Required action | Write out word for word each line from the one containing "Mehrere Personen wurden" through the close of the listing, including both ends. Pictures do not belong in the copy.

Exercise input |
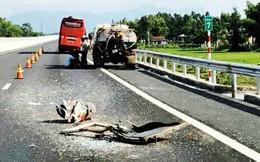 Xe khách chở 50 người tông xe bồn trên đường cao tốc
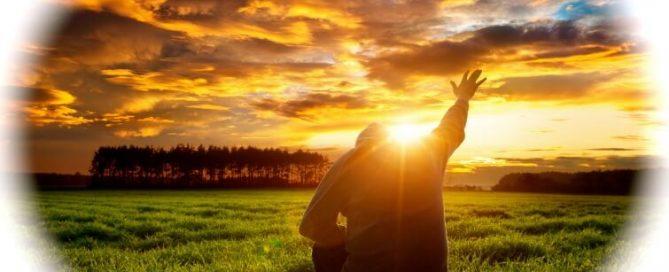 El hombre de rodillas con la mano extendida hacia el cielo como el sol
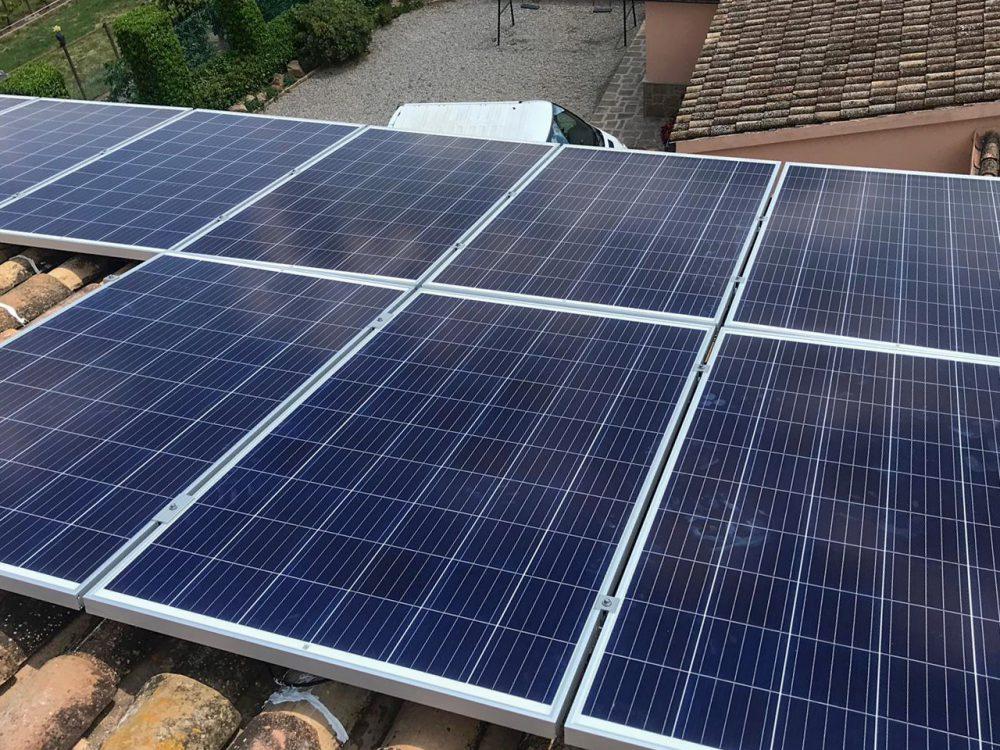 Instalación solar fotovoltaica doméstica sobre tejado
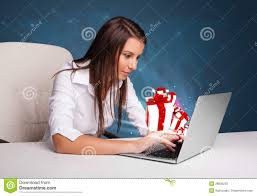 Schreibtischsysteme B O Hübsche Dame Die Am Schreibtisch Sitzt Und Auf Laptop Mit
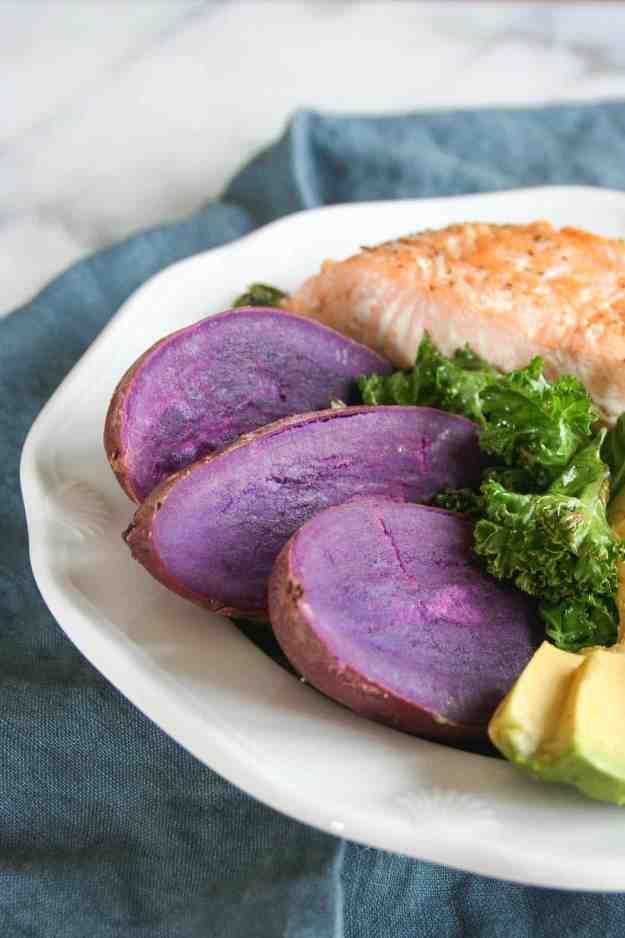 Simple Pan Seared Salmon Macro Bowls | recipe, easy, with skin, healthy, crispy, how to, kale, avocado, sweet potato | hungrybynature.com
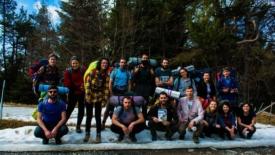 Giovani in cammino seguendo i passi dei migranti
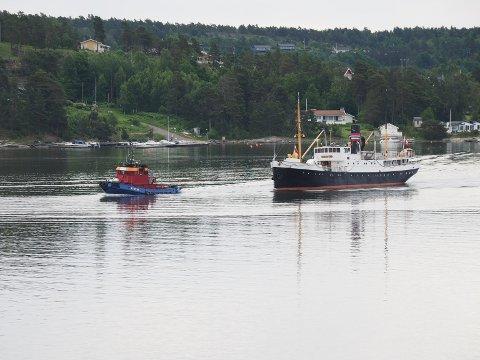 HJEMTUR: Dette bildet ble tatt i Tjøme-kjæla i juni. Da var «Kysten» på vei hjem fra Göteborg,  dessverre såpass forsinket at de dugnadsgjengen ikke rakk å gjøre de resterende arbeidene om bord før sommersesongen var over.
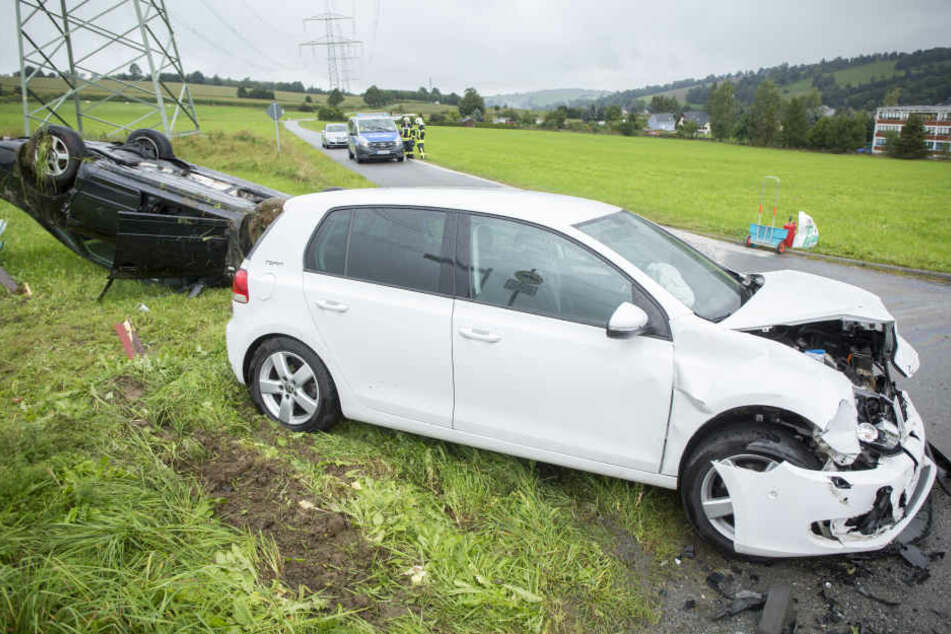 Mehrere Personen wurden bei dem Kreuzungscrash verletzt.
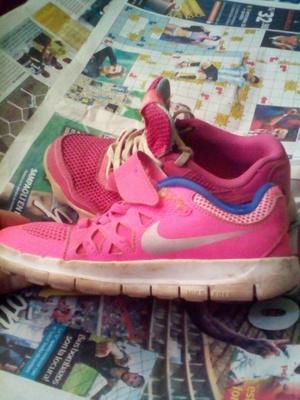 Venta 2 pares de zapatillas para niña ocacion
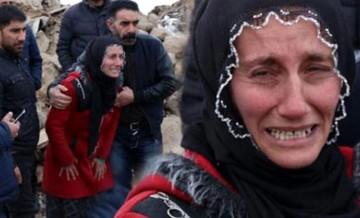 Yürek yakan feryat! Depremde kocasını ve 3 çocuğunu kaybetti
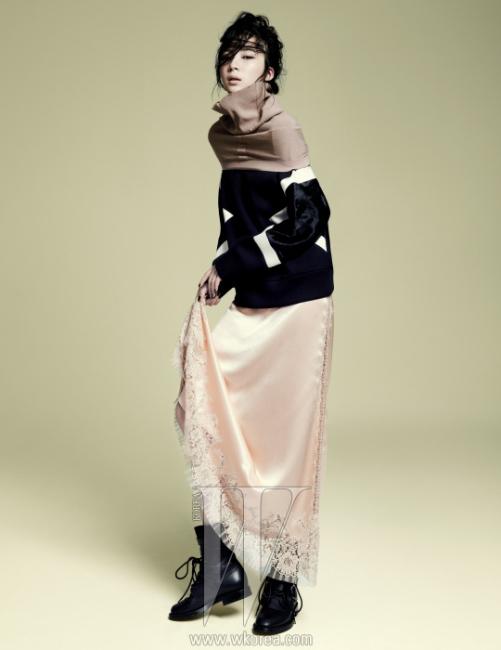 검은색 스웨트 셔츠는 닐 바렛 제품. 94만원. 넥 워머로 활용한 톱은 레페토 제품. 23만8천원. 실크 레이스 슬립 드레스는 루이 비통 제품. 가격 미정. 스터드 장식 워커는 생로랑 제품. 가격 미정.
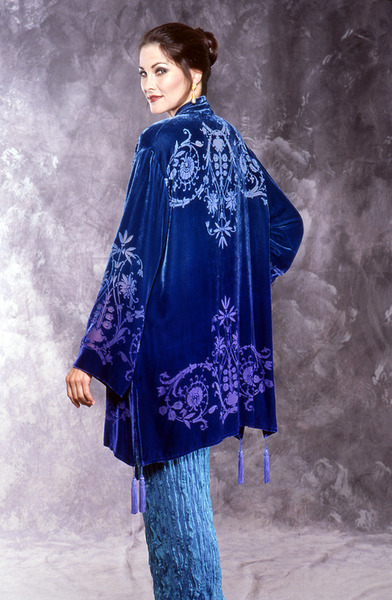69_1754-kimono-w-victorian-floral-devore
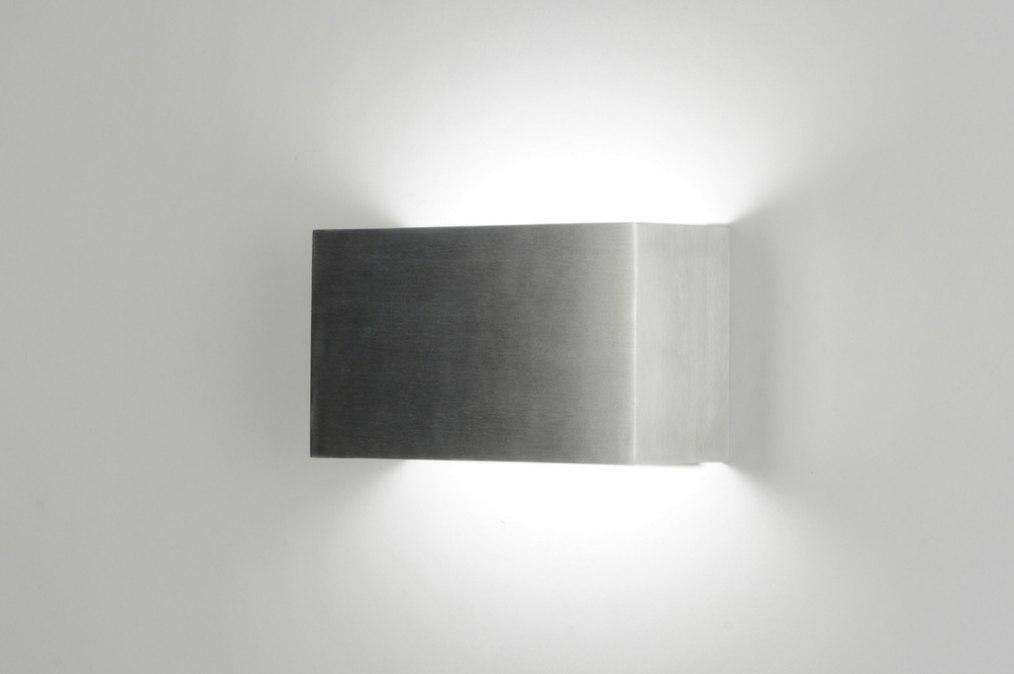 Design Wandverlichting Badkamer : Wandlamp design modern aluminium metaal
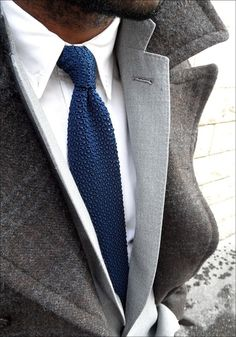 All about good knit tie game👔 Dapper Gentleman, Gentleman Style, Modern Gentleman, Look Fashion, Fashion Models, Mens Fashion, Sharp Dressed Man, Well Dressed Men, Vogue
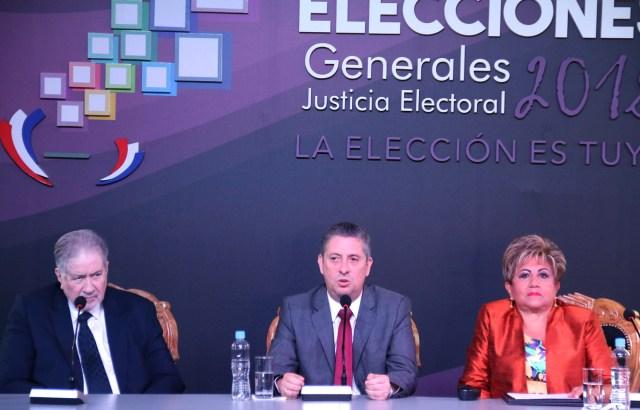 ASU03. ASUNCIÓN (PARAGUAY), 19/04/2018 - El vicepresidente del Tribunal Superior de Justicia Electoral (TSJE), Alberto Ramírez Zambonini (i); el presidente del TSJE, Jaime Bestard (c), y la ministra del TSJE, Elena Wapenka (d), hablan durante el lanzamiento de las misiones electorales hoy, jueves 19 de abril de 2018, en Asunción (Paraguay). El Tribunal Superior de Justicia Electoral (TSJE) ultimó hoy la preparación de los comicios del domingo, en los que se elegirá al nuevo presidente de Paraguay, con la recepción de las misiones de organismos internacionales que seguirán de cerca la marcha de los comicios. EFE/Carlos Pefaur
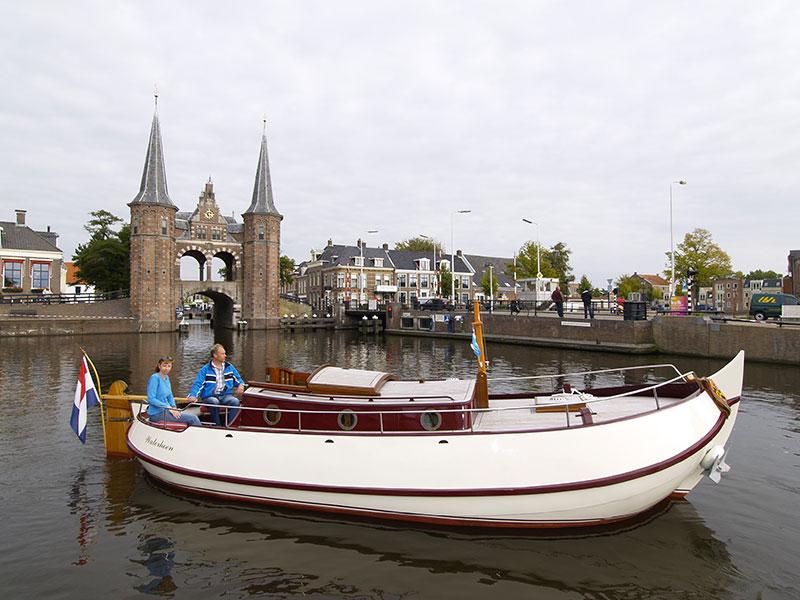 Vorstelijk varen. De motorbollen- en aken Waterhoen, Aalscholder en Lepelaar zijn inmiddels bekende verschijningen in het Friese waterland. De varende bezienswaardigheden zijn uitermate geschikt voor het bevaren van routes met lage vaste bruggen, zoals de Elfstedenroute (www.elfstedenroute.nl), en populair bij liefhebbers van nautisch erfgoed.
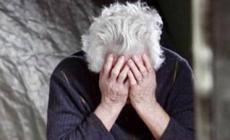 """""""Anziana maltrattata e lasciata tra le feci"""", la famiglia va a processo"""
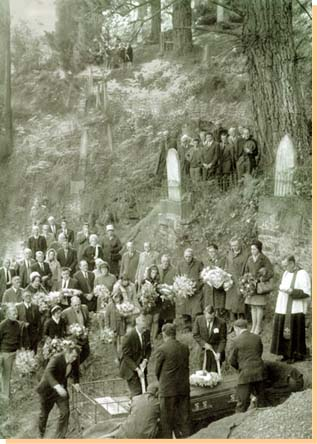 One of the last funerals at the Walhalla Cemetery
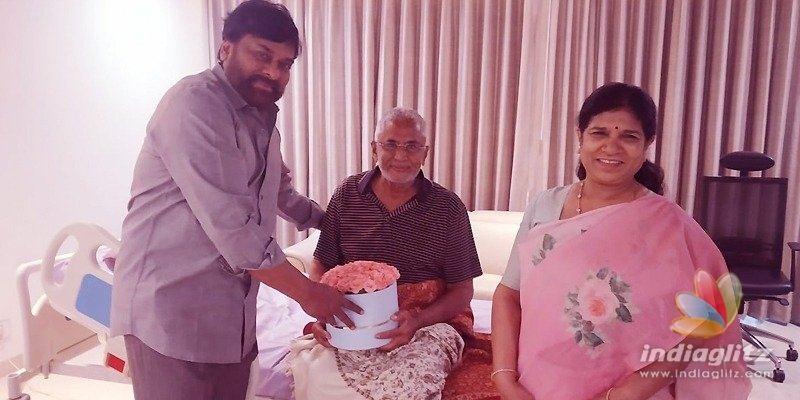 Chiranjeevi, Surekha call on Murali Mohan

Task solution |
 Mehrere Personen wurden bei dem Kreuzungscrash verletzt.
 Venta 2 pares de zapatillas para niña ocacion
 Yürek yakan feryat! Depremde kocasını ve 3 çocuğunu kaybetti
 검은색 스웨트 셔츠는 닐 바렛 제품. 94만원. 넥 워머로 활용한 톱은 레페토 제품. 23만8천원. 실크 레이스 슬립 드레스는 루이 비통 제품. 가격 미정. 스터드 장식 워커는 생로랑 제품. 가격 미정.
69_1754-kimono-w-victorian-floral-devore
 Design Wandverlichting Badkamer : Wandlamp design modern aluminium metaal
 All about good knit tie game👔 Dapper Gentleman, Gentleman Style, Modern Gentleman, Look Fashion, Fashion Models, Mens Fashion, Sharp Dressed Man, Well Dressed Men, Vogue
 ASU03. ASUNCIÓN (PARAGUAY), 19/04/2018 - El vicepresidente del Tribunal Superior de Justicia Electoral (TSJE), Alberto Ramírez Zambonini (i); el presidente del TSJE, Jaime Bestard (c), y la ministra del TSJE, Elena Wapenka (d), hablan durante el lanzamiento de las misiones electorales hoy, jueves 19 de abril de 2018, en Asunción (Paraguay). El Tribunal Superior de Justicia Electoral (TSJE) ultimó hoy la preparación de los comicios del domingo, en los que se elegirá al nuevo presidente de Paraguay, con la recepción de las misiones de organismos internacionales que seguirán de cerca la marcha de los comicios. EFE/Carlos Pefaur
 Vorstelijk varen. De motorbollen- en aken Waterhoen, Aalscholder en Lepelaar zijn inmiddels bekende verschijningen in het Friese waterland. De varende bezienswaardigheden zijn uitermate geschikt voor het bevaren van routes met lage vaste bruggen, zoals de Elfstedenroute (www.elfstedenroute.nl), en populair bij liefhebbers van nautisch erfgoed.
 """""""Anziana maltrattata e lasciata tra le feci"""", la famiglia va a processo"""
 One of the last funerals at the Walhalla Cemetery
 Chiranjeevi, Surekha call on Murali Mohan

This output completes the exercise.